L1 cache shouldn’t be large. Increasing the size of the L1 cache increases the latency. Maybe if you shrink the size of the cloths you wear you can squeeze more into the chair, but the ideal L1 cache has to minimize it’s distance from processing. Oversizing adds latency.
Your L2 cache is where you generally try and shove a much bigger cache into it, but it’s still got a size constraint for the latency you are after. Further, typically L1 and L2 only serve 1 CPU. To multi-process stuff you’ll typically need an even larger L3 cache which is shared among cores.
So the cloths on your chair should be minimal for fast access (L1). You can put more cloths on your bed and dressers or in laundry baskets that can be promoted to the chair if you start needing them more often (L2). You can throw a bunch of cloths into a pile in the corner which sit there for a few years and serve many occasions (L3).
The worst thing is going back to main memory (your closet) to search for specialty cloths you are ultimately going to need to send back to the closet. And heavy help you if you have to swap (do laundry).
Moms are binary. There are only clean and dirty clothes. Kids are ternary: clean, usable and dirty.
Once my son hit 14 …. It just became “his laundry” instead of clean or dirty.
Wouldn’t a pile of clothes have O(n) complexity? They’d still have to go through them one at a time unless the clothes have a really distinct color/shape and are in a somewhat tidy pile s.t. they can be pulled from anywhere.
Items are in a hash table using color/material type/shape as the hashing method optimized for human pattern recognition providing O(1) access. The table is smaller than the number of items causing some collisions. Those items are in a randomly sorted vector. Average case is still around O(1) with an O(n) worst case.
A well organized drawer or cabinet should still be O(1). It takes at least 2 more steps, assuming you don’t leave them open all the time, but the number of operations doesn’t change depending on the number of clothing items you need to retrieve.

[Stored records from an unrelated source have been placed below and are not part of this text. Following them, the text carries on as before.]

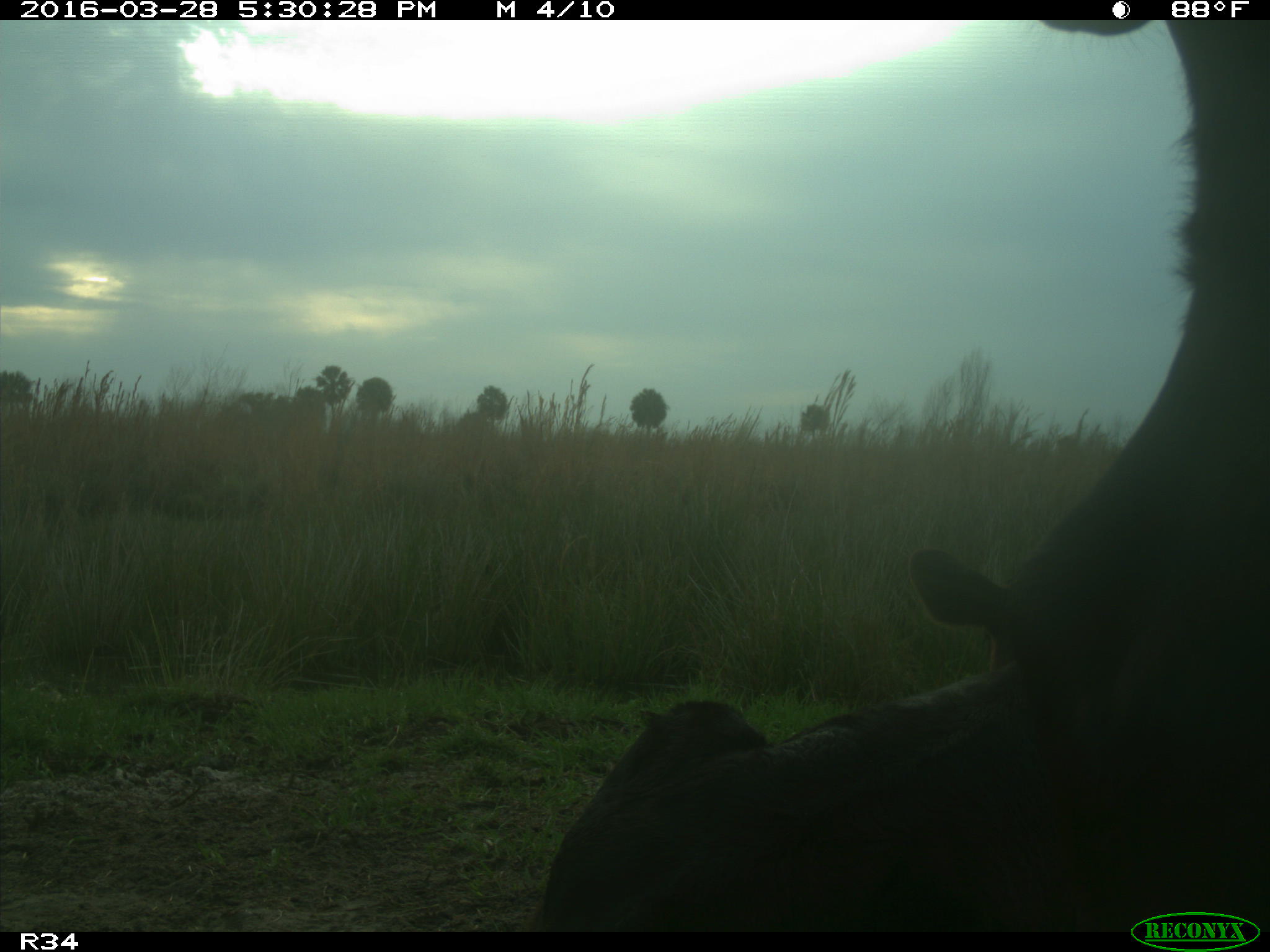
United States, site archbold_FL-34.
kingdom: Animalia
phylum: Chordata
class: Mammalia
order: Artiodactyla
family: Bovidae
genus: Bos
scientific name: Bos taurus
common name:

A pile of clothes is faster, but only for a small number of items. As the number of articles pile up, they hide older items and need to be pushed side before the intended article can be found and then retrieved. This is now O(N), and less efficient than just storing things in the proper place…
so like, my wife and i kept disagreeing on my cache. in part because she didn’t know what i was doing, in part because i hadn’t told her explicitly what i was doing. for example, i like to rewear my jeans a few times until they are dirty enough to need washing. i was hanging them on the side of the laundry basket. and would flip and fold and hang them differently to indicate how many times i had worn them i case i had forgotten because my brain is a rusty sieve lately.

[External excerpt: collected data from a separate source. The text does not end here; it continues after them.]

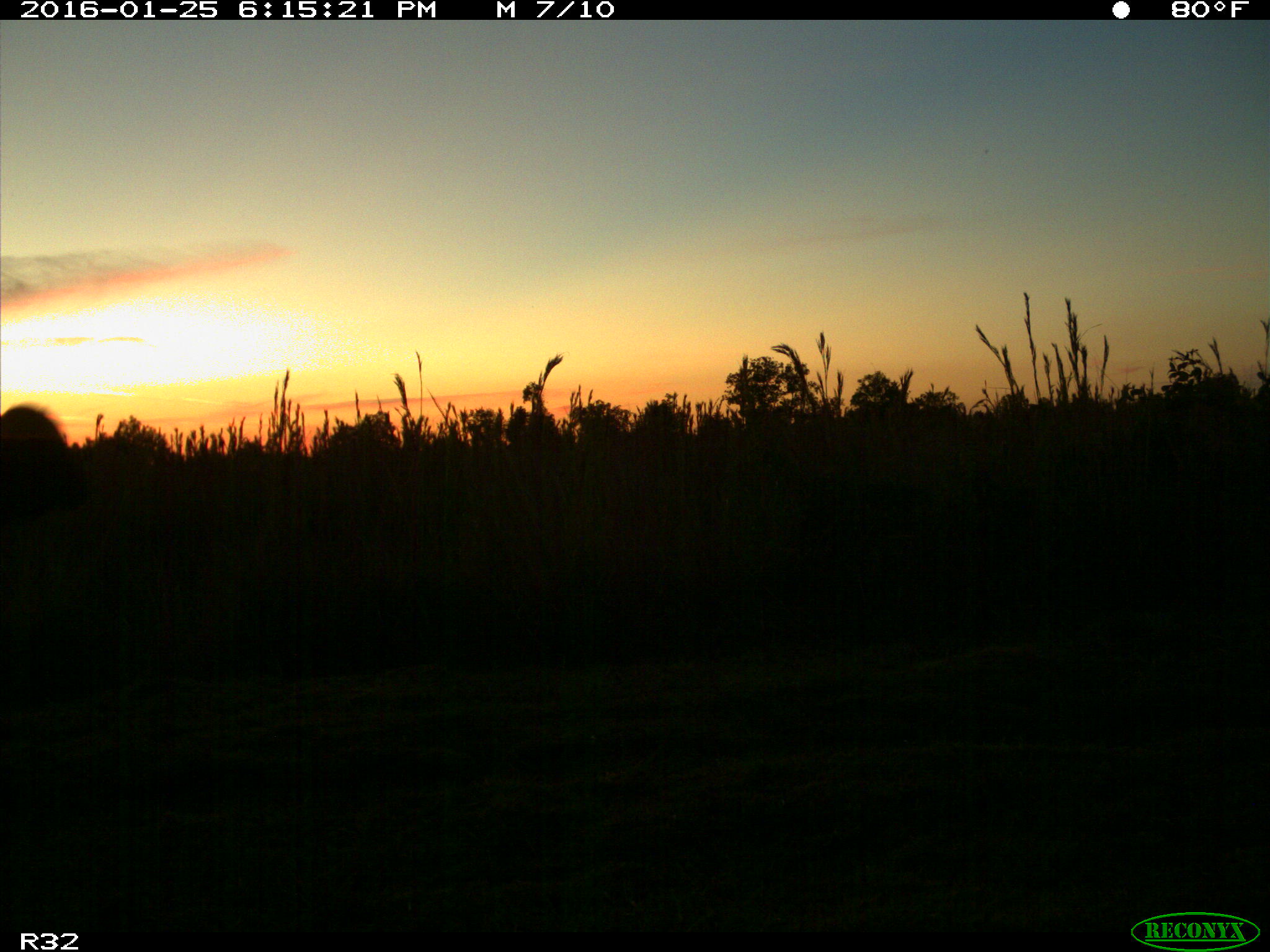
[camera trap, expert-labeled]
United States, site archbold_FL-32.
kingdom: Animalia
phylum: Chordata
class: Mammalia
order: Artiodactyla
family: Bovidae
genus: Bos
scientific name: Bos taurus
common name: domestic cow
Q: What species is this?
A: Bos taurus (domestic cow).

You’re saying this as if there isn’t multiple piles mixed fresh and dirty clothes with an O(n^2) complexity to find something you want.
I personally prefer to have my clothes indexed in an ordered storage so I know exactly which row in the drawers clean shirts are in.
That makes me think of how much it annoys me when things are really messy and disorganized in our house, which is very often.
It’s like there’s no indexing. Where is thing X that somebody else used last? Time to start a fresh empty-cache brute force search of the whole space!
Unironically this. In a related note, most people confuse “tidy”, which is about aesthetics, with “organised” that is about efficiency. That’s why my long term storage is extremely tidy, and my short term storage (mostly my desk, and a small table next to it) looks like a modern art installation.
Ah, so my problem is actually that I just fail to put things into long-term storage.